Possibly the most intricate, adventurous and challenging-to-play arrangement was for 'Gaslighting Abbie', an underrated tune from Two Against Nature that was given extra legs by Fowler, even featuring a cute scatting interlude.
There were more surprises in the song choices: 'Snowbound' from Fagen’s Kamakiriad album is a neglected gem, soulfully delivered here by Stuart. This was followed by 'Kulee Baba', an unreleased track from the Gaucho sessions with an intro reminiscent of Weather Report’s 'Birdland'.

The evening underlined just how extraordinary and timeless the Dan repertoire is; and how it connects through the generations. Amazingly talented young soloists like Alexander Bone (alto and soprano) and Harry Green paid homage to Pete Christlieb and Wayne Shorter respectively on 'FM' and 'Aja', and lovely guitar work on the latter did Denny Dias and Larry Carlton proud. And, yes, the Steve Gadd drum break was properly honoured.

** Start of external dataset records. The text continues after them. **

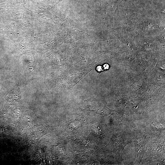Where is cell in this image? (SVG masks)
I'll list each match as a JSON object with an SVG mask.
<instances>
[{"label": "cell", "mask_w": 165, "mask_h": 165, "mask_svg": "<svg viewBox=\"0 0 165 165\" xmlns=\"http://www.w3.org/2000/svg\"><path fill=\"white\" fill-rule=\"evenodd\" d=\"M81 125V124L79 121H75L71 122L68 127L70 129H76L79 128Z\"/></svg>", "instance_id": "obj_1"}]
</instances>
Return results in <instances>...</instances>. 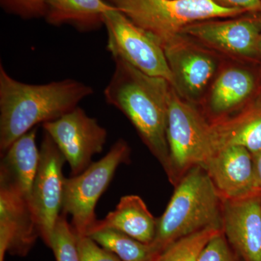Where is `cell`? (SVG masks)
I'll list each match as a JSON object with an SVG mask.
<instances>
[{
  "instance_id": "1",
  "label": "cell",
  "mask_w": 261,
  "mask_h": 261,
  "mask_svg": "<svg viewBox=\"0 0 261 261\" xmlns=\"http://www.w3.org/2000/svg\"><path fill=\"white\" fill-rule=\"evenodd\" d=\"M94 94L91 86L73 79L44 84L23 83L0 64V151L39 123L55 121Z\"/></svg>"
},
{
  "instance_id": "2",
  "label": "cell",
  "mask_w": 261,
  "mask_h": 261,
  "mask_svg": "<svg viewBox=\"0 0 261 261\" xmlns=\"http://www.w3.org/2000/svg\"><path fill=\"white\" fill-rule=\"evenodd\" d=\"M113 61L115 69L105 89V99L128 118L166 171L168 97L171 85L163 79L142 73L122 60Z\"/></svg>"
},
{
  "instance_id": "3",
  "label": "cell",
  "mask_w": 261,
  "mask_h": 261,
  "mask_svg": "<svg viewBox=\"0 0 261 261\" xmlns=\"http://www.w3.org/2000/svg\"><path fill=\"white\" fill-rule=\"evenodd\" d=\"M223 200L202 166L190 170L175 186L158 219L153 243L163 252L179 239L207 228L222 229Z\"/></svg>"
},
{
  "instance_id": "4",
  "label": "cell",
  "mask_w": 261,
  "mask_h": 261,
  "mask_svg": "<svg viewBox=\"0 0 261 261\" xmlns=\"http://www.w3.org/2000/svg\"><path fill=\"white\" fill-rule=\"evenodd\" d=\"M167 142L170 182L176 186L191 168L203 166L215 152L211 121L171 86L168 97Z\"/></svg>"
},
{
  "instance_id": "5",
  "label": "cell",
  "mask_w": 261,
  "mask_h": 261,
  "mask_svg": "<svg viewBox=\"0 0 261 261\" xmlns=\"http://www.w3.org/2000/svg\"><path fill=\"white\" fill-rule=\"evenodd\" d=\"M130 21L153 36L163 45L187 25L211 19L246 14L228 9L212 0H105Z\"/></svg>"
},
{
  "instance_id": "6",
  "label": "cell",
  "mask_w": 261,
  "mask_h": 261,
  "mask_svg": "<svg viewBox=\"0 0 261 261\" xmlns=\"http://www.w3.org/2000/svg\"><path fill=\"white\" fill-rule=\"evenodd\" d=\"M130 149L120 139L108 153L92 163L84 172L65 178L62 211L70 215L72 225L78 236H87L96 221L98 200L112 181L118 166L130 162Z\"/></svg>"
},
{
  "instance_id": "7",
  "label": "cell",
  "mask_w": 261,
  "mask_h": 261,
  "mask_svg": "<svg viewBox=\"0 0 261 261\" xmlns=\"http://www.w3.org/2000/svg\"><path fill=\"white\" fill-rule=\"evenodd\" d=\"M107 31V50L113 59L126 62L149 76L174 80L164 49L159 41L130 21L118 9L108 11L105 17Z\"/></svg>"
},
{
  "instance_id": "8",
  "label": "cell",
  "mask_w": 261,
  "mask_h": 261,
  "mask_svg": "<svg viewBox=\"0 0 261 261\" xmlns=\"http://www.w3.org/2000/svg\"><path fill=\"white\" fill-rule=\"evenodd\" d=\"M163 47L174 80L173 88L185 100L201 102L221 69L216 53L182 34Z\"/></svg>"
},
{
  "instance_id": "9",
  "label": "cell",
  "mask_w": 261,
  "mask_h": 261,
  "mask_svg": "<svg viewBox=\"0 0 261 261\" xmlns=\"http://www.w3.org/2000/svg\"><path fill=\"white\" fill-rule=\"evenodd\" d=\"M261 14L246 13L228 18L211 19L187 25L181 34L233 59L257 58Z\"/></svg>"
},
{
  "instance_id": "10",
  "label": "cell",
  "mask_w": 261,
  "mask_h": 261,
  "mask_svg": "<svg viewBox=\"0 0 261 261\" xmlns=\"http://www.w3.org/2000/svg\"><path fill=\"white\" fill-rule=\"evenodd\" d=\"M42 126L69 163L73 176L92 164V157L102 152L107 140L106 128L79 106Z\"/></svg>"
},
{
  "instance_id": "11",
  "label": "cell",
  "mask_w": 261,
  "mask_h": 261,
  "mask_svg": "<svg viewBox=\"0 0 261 261\" xmlns=\"http://www.w3.org/2000/svg\"><path fill=\"white\" fill-rule=\"evenodd\" d=\"M65 159L54 141L44 132L40 148V161L34 185L31 202L40 237L48 247L63 206Z\"/></svg>"
},
{
  "instance_id": "12",
  "label": "cell",
  "mask_w": 261,
  "mask_h": 261,
  "mask_svg": "<svg viewBox=\"0 0 261 261\" xmlns=\"http://www.w3.org/2000/svg\"><path fill=\"white\" fill-rule=\"evenodd\" d=\"M40 236L30 199L0 171V261L28 255Z\"/></svg>"
},
{
  "instance_id": "13",
  "label": "cell",
  "mask_w": 261,
  "mask_h": 261,
  "mask_svg": "<svg viewBox=\"0 0 261 261\" xmlns=\"http://www.w3.org/2000/svg\"><path fill=\"white\" fill-rule=\"evenodd\" d=\"M202 167L223 200H239L261 192L252 154L241 146L218 149Z\"/></svg>"
},
{
  "instance_id": "14",
  "label": "cell",
  "mask_w": 261,
  "mask_h": 261,
  "mask_svg": "<svg viewBox=\"0 0 261 261\" xmlns=\"http://www.w3.org/2000/svg\"><path fill=\"white\" fill-rule=\"evenodd\" d=\"M222 231L242 260L261 261V192L223 200Z\"/></svg>"
},
{
  "instance_id": "15",
  "label": "cell",
  "mask_w": 261,
  "mask_h": 261,
  "mask_svg": "<svg viewBox=\"0 0 261 261\" xmlns=\"http://www.w3.org/2000/svg\"><path fill=\"white\" fill-rule=\"evenodd\" d=\"M255 87V76L246 68L233 65L220 70L208 90L211 121L227 118L243 108Z\"/></svg>"
},
{
  "instance_id": "16",
  "label": "cell",
  "mask_w": 261,
  "mask_h": 261,
  "mask_svg": "<svg viewBox=\"0 0 261 261\" xmlns=\"http://www.w3.org/2000/svg\"><path fill=\"white\" fill-rule=\"evenodd\" d=\"M157 222L158 219L152 216L140 196H123L114 211L104 219L96 221L89 234L101 228H112L141 243L151 244L155 238Z\"/></svg>"
},
{
  "instance_id": "17",
  "label": "cell",
  "mask_w": 261,
  "mask_h": 261,
  "mask_svg": "<svg viewBox=\"0 0 261 261\" xmlns=\"http://www.w3.org/2000/svg\"><path fill=\"white\" fill-rule=\"evenodd\" d=\"M117 9L105 0H46L44 18L54 27L69 25L80 32L105 27V17Z\"/></svg>"
},
{
  "instance_id": "18",
  "label": "cell",
  "mask_w": 261,
  "mask_h": 261,
  "mask_svg": "<svg viewBox=\"0 0 261 261\" xmlns=\"http://www.w3.org/2000/svg\"><path fill=\"white\" fill-rule=\"evenodd\" d=\"M215 152L241 146L253 155L261 151V111L248 108L236 116L211 121Z\"/></svg>"
},
{
  "instance_id": "19",
  "label": "cell",
  "mask_w": 261,
  "mask_h": 261,
  "mask_svg": "<svg viewBox=\"0 0 261 261\" xmlns=\"http://www.w3.org/2000/svg\"><path fill=\"white\" fill-rule=\"evenodd\" d=\"M37 132V127L32 128L1 154L0 171L6 173L30 200L40 161V149L36 143Z\"/></svg>"
},
{
  "instance_id": "20",
  "label": "cell",
  "mask_w": 261,
  "mask_h": 261,
  "mask_svg": "<svg viewBox=\"0 0 261 261\" xmlns=\"http://www.w3.org/2000/svg\"><path fill=\"white\" fill-rule=\"evenodd\" d=\"M87 237L123 261H155L162 252L153 243H141L112 228L96 230Z\"/></svg>"
},
{
  "instance_id": "21",
  "label": "cell",
  "mask_w": 261,
  "mask_h": 261,
  "mask_svg": "<svg viewBox=\"0 0 261 261\" xmlns=\"http://www.w3.org/2000/svg\"><path fill=\"white\" fill-rule=\"evenodd\" d=\"M221 228H207L168 245L155 261H197L211 239Z\"/></svg>"
},
{
  "instance_id": "22",
  "label": "cell",
  "mask_w": 261,
  "mask_h": 261,
  "mask_svg": "<svg viewBox=\"0 0 261 261\" xmlns=\"http://www.w3.org/2000/svg\"><path fill=\"white\" fill-rule=\"evenodd\" d=\"M49 247L56 261H81L78 237L64 214L60 215L57 220Z\"/></svg>"
},
{
  "instance_id": "23",
  "label": "cell",
  "mask_w": 261,
  "mask_h": 261,
  "mask_svg": "<svg viewBox=\"0 0 261 261\" xmlns=\"http://www.w3.org/2000/svg\"><path fill=\"white\" fill-rule=\"evenodd\" d=\"M197 261H240V257L230 246L221 230L204 247Z\"/></svg>"
},
{
  "instance_id": "24",
  "label": "cell",
  "mask_w": 261,
  "mask_h": 261,
  "mask_svg": "<svg viewBox=\"0 0 261 261\" xmlns=\"http://www.w3.org/2000/svg\"><path fill=\"white\" fill-rule=\"evenodd\" d=\"M5 12L19 18L30 20L44 18L46 0H0Z\"/></svg>"
},
{
  "instance_id": "25",
  "label": "cell",
  "mask_w": 261,
  "mask_h": 261,
  "mask_svg": "<svg viewBox=\"0 0 261 261\" xmlns=\"http://www.w3.org/2000/svg\"><path fill=\"white\" fill-rule=\"evenodd\" d=\"M81 261H123L87 236H78Z\"/></svg>"
},
{
  "instance_id": "26",
  "label": "cell",
  "mask_w": 261,
  "mask_h": 261,
  "mask_svg": "<svg viewBox=\"0 0 261 261\" xmlns=\"http://www.w3.org/2000/svg\"><path fill=\"white\" fill-rule=\"evenodd\" d=\"M216 4L228 8L243 10L246 13L261 14V0H212Z\"/></svg>"
},
{
  "instance_id": "27",
  "label": "cell",
  "mask_w": 261,
  "mask_h": 261,
  "mask_svg": "<svg viewBox=\"0 0 261 261\" xmlns=\"http://www.w3.org/2000/svg\"><path fill=\"white\" fill-rule=\"evenodd\" d=\"M257 186L261 192V151L252 155Z\"/></svg>"
},
{
  "instance_id": "28",
  "label": "cell",
  "mask_w": 261,
  "mask_h": 261,
  "mask_svg": "<svg viewBox=\"0 0 261 261\" xmlns=\"http://www.w3.org/2000/svg\"><path fill=\"white\" fill-rule=\"evenodd\" d=\"M257 58L261 60V32L257 42Z\"/></svg>"
},
{
  "instance_id": "29",
  "label": "cell",
  "mask_w": 261,
  "mask_h": 261,
  "mask_svg": "<svg viewBox=\"0 0 261 261\" xmlns=\"http://www.w3.org/2000/svg\"><path fill=\"white\" fill-rule=\"evenodd\" d=\"M252 108V109L255 110H260V111H261V96L260 97H259L258 102H257V104L256 105V106H254L253 108Z\"/></svg>"
}]
</instances>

For the encore we were treated to Stuart’s Average White Band classic 'Pick Up The Pieces'. At first the more straightahead in-yer-face funk was a refreshing change after the multilayered Dan chicanery, but this was the arrangement by the legendary Arif Mardin and soon, with clever breakdowns, beautiful wide voicings, trumpet battle and the like we were back in Dan territory.

Fagen’s in town next month on yet another Dan tour. There’s no doubt he would have fully appreciated Fowler’s arrangements and the Academy band. But maybe his Dan partner, Becker, who passed away last year, was a presence – and looking down with interest and pride.